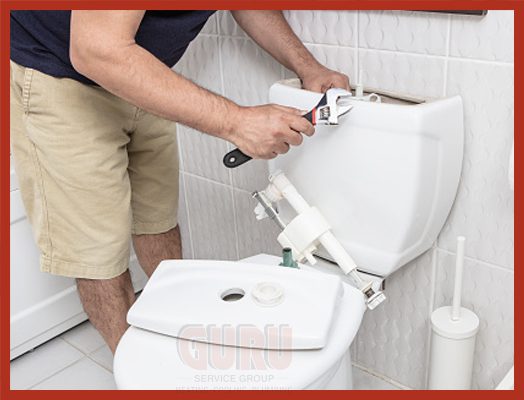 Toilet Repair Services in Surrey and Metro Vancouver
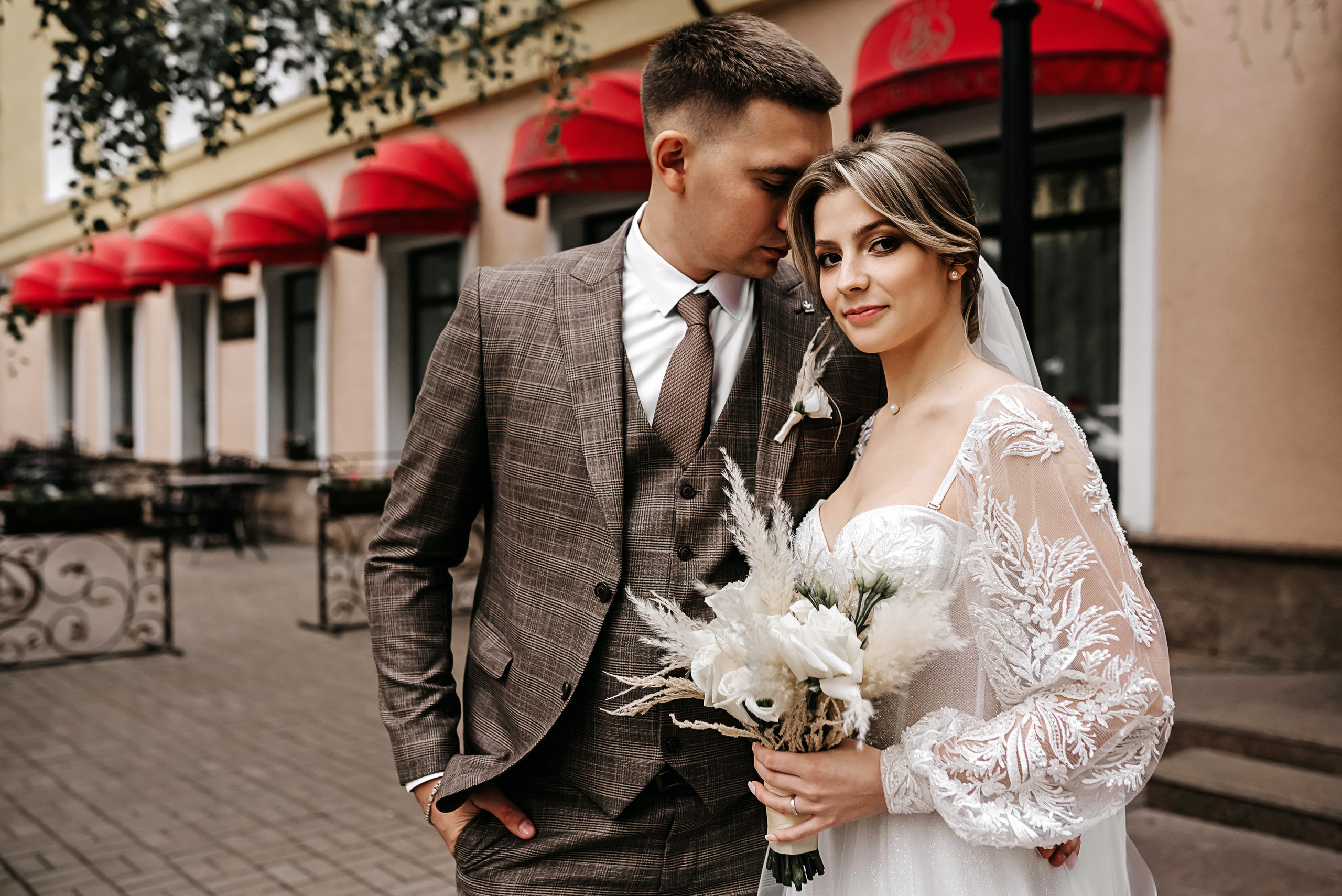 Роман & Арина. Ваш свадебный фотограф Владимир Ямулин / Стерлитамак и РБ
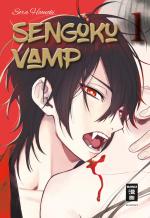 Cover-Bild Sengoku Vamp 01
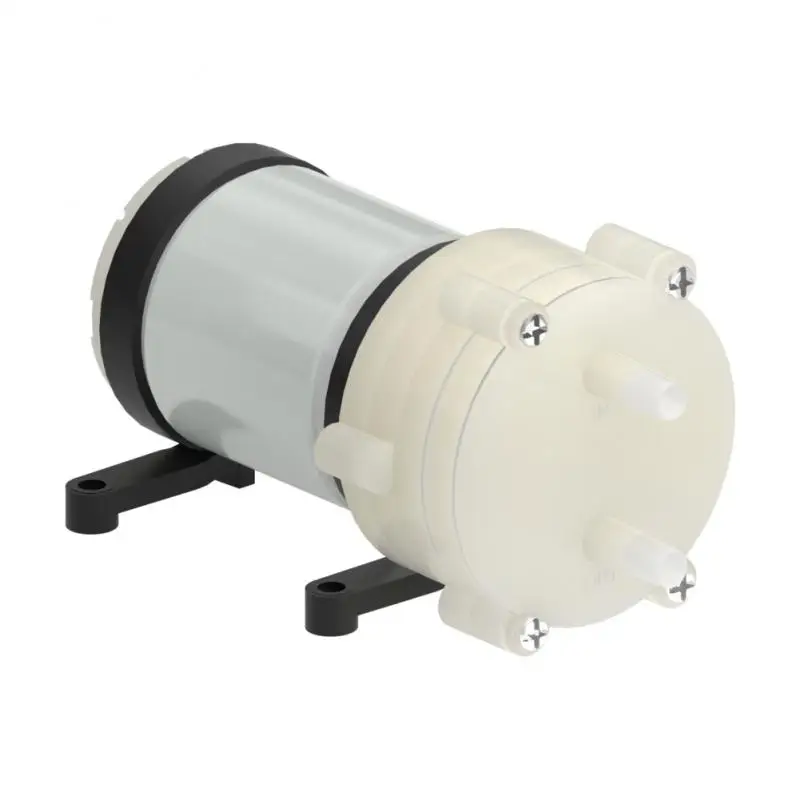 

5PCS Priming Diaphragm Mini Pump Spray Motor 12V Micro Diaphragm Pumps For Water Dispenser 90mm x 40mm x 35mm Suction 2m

=====

> [REQUIREMENT]: Reproduce every line above exactly, pictures excluded.

> [WORKED SOLUTION]:
 Toilet Repair Services in Surrey and Metro Vancouver
 Роман & Арина. Ваш свадебный фотограф Владимир Ямулин / Стерлитамак и РБ
 Cover-Bild Sengoku Vamp 01

5PCS Priming Diaphragm Mini Pump Spray Motor 12V Micro Diaphragm Pumps For Water Dispenser 90mm x 40mm x 35mm Suction 2m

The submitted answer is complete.